Classification tree analysis
The misclassification rate of the classification tree model was 19.8% in the study. After accounting for the presence of reported imports of all four DENV serotypes, the first classifying factor in the classification tree model was SOI (Fig. 4). This indicates that the 12-week moving average of SOI was the most important factor influencing the variation in the weekly occurrence of autochthonous cases caused by specific DENV serotypes. There was 90% chance of the weekly occurrence of autochthonous cases caused by DENV-3 when the 12-week moving average of SOI was ≥12.3 (Fig. 4: Terminal node 1); and there was an 85% chance of the occurrence of autochthonous cases caused by DENV-2 in a week when the 12-week moving average of SOI was <6.2 (Fig. 4: Terminal node 2). Moreover, when the 12-week moving average of SOI was ≥6.2 and <12.3, DENV-3 had the highest chance (43%) of occurrence when the 2-week moving average of maximum temperature was ≥30 °C (Fig. 4: Terminal node 3); only DENV-2 occurred when the 2-week moving average of maximum temperature was <30 °C (Fig. 4: Terminal node 4). Rainfall, minimum temperature and imports of the four DENV serotypes were not associated with the weekly occurrence of autochthonous cases caused by the four different DENV serotypes in the model. Finally, although the proportions of the weekly occurrences of autochthonous DENV-1 and DENV-4 were not the largest in the classification tree, 67% of the total weekly occurrences of autochthonous DENV-1 and DENV-4 fell into the terminal node 2 and the terminal node 3, respectively.
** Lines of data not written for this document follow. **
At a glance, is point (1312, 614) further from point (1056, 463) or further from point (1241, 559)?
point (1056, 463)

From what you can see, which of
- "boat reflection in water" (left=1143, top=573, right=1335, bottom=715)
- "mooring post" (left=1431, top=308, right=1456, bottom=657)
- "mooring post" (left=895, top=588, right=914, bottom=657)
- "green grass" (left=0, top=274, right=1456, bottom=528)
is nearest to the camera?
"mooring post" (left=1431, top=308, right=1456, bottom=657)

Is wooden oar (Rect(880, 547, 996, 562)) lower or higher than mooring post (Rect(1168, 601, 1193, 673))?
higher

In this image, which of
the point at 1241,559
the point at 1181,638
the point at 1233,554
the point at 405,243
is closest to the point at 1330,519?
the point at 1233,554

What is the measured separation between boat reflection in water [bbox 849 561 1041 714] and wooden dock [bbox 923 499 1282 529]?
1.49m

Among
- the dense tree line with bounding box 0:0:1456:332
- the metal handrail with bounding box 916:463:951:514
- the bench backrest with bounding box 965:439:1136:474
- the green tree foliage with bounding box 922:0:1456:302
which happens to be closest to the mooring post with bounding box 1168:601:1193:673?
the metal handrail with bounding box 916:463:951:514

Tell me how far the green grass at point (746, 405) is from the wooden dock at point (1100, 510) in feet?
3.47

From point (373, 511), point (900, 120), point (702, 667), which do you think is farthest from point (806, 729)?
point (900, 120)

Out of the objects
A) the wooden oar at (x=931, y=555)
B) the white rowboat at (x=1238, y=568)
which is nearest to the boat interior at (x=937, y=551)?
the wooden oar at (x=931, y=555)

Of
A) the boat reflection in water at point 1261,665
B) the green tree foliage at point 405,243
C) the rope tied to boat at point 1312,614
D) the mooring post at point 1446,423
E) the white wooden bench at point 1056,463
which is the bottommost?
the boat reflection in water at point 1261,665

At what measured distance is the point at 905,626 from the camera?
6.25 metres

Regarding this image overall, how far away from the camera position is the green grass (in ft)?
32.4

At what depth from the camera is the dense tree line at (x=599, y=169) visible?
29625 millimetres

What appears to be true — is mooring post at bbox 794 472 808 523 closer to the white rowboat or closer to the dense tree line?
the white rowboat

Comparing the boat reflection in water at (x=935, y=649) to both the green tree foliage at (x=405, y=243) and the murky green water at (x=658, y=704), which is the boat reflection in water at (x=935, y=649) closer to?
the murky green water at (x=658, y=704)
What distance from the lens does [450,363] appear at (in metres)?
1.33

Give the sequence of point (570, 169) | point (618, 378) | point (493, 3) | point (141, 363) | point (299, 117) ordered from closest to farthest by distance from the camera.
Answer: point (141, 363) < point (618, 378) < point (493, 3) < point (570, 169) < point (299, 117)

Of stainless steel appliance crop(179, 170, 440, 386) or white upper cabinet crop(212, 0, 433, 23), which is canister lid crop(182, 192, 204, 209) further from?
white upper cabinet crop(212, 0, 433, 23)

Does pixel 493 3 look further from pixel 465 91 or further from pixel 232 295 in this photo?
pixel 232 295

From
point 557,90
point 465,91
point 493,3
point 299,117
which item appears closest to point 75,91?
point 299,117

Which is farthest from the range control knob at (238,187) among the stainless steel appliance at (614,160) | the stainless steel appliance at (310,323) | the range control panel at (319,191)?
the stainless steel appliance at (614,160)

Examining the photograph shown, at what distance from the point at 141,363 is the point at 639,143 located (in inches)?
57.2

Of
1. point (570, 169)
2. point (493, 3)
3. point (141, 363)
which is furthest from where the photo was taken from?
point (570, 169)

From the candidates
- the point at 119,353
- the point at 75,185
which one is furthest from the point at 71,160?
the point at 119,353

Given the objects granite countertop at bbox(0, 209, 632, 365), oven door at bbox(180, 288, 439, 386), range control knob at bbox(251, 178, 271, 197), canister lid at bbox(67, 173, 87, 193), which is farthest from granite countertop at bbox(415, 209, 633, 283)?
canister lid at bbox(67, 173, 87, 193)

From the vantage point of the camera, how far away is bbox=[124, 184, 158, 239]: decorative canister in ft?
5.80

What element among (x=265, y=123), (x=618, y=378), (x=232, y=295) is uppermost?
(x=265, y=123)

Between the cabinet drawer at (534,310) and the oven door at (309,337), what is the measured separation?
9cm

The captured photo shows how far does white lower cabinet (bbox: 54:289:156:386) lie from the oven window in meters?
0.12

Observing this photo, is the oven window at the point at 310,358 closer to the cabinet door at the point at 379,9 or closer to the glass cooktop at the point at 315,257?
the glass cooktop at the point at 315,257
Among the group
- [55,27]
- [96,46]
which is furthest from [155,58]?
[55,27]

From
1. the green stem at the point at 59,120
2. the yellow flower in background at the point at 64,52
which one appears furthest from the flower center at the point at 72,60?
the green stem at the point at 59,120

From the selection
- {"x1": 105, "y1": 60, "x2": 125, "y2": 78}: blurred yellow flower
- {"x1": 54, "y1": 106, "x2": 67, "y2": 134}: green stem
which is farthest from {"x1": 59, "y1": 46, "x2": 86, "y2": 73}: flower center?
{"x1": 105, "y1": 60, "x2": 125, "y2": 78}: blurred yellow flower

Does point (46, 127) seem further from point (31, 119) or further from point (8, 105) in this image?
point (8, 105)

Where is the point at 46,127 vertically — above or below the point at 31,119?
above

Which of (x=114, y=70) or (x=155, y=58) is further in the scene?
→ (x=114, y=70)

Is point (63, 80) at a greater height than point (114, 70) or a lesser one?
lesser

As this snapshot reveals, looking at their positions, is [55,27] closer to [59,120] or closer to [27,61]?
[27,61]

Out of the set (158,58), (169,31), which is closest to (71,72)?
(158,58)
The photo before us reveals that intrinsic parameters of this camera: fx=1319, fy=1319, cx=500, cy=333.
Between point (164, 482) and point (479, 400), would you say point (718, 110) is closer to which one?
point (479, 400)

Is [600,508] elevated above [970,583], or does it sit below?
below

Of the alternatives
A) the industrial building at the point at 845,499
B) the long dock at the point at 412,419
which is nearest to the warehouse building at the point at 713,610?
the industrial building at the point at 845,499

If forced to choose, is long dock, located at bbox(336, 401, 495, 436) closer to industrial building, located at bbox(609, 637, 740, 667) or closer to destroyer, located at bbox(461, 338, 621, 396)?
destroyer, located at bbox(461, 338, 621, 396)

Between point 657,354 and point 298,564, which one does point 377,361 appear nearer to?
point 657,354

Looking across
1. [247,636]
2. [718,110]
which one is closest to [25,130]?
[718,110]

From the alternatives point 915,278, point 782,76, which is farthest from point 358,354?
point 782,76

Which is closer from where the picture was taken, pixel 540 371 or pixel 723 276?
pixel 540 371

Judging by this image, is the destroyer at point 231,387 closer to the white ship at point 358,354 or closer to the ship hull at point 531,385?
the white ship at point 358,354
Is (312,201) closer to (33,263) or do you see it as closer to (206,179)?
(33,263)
Cairns was selected as the study site because it is in a non-endemic region, where dengue outbreaks only occur following importations of DENV27. Outbreaks are triggered by incursions of imported DENV throughout the year. The dynamics of dengue outbreaks may not be strongly affected by the immune status of the human population due to limited exposure.
Imported DENV serotypes were introduced into Cairns throughout the year and local transmission of autochthonous DENV serotypes showed that new imports seldom triggered new outbreaks. DENV-1 has been the most frequently imported DENV serotype in Cairns31,32 and this was shown in this study (Fig. 3). However, the probability and the frequency of its subsequent detectable autochthonous transmission were very low. This may be because DENV-1 cases are more likely to be asymptomatic in comparison with cases caused by DENV-2 and -333. Our study confirms that imported DENV serotypes do not necessarily lead to epidemic spread even in susceptible regions24,25,26. This may be explained by the substantial variation in virulence, human behaviour, chance events etc. and transmissions of different DENV genotypes under the same environmental conditions34.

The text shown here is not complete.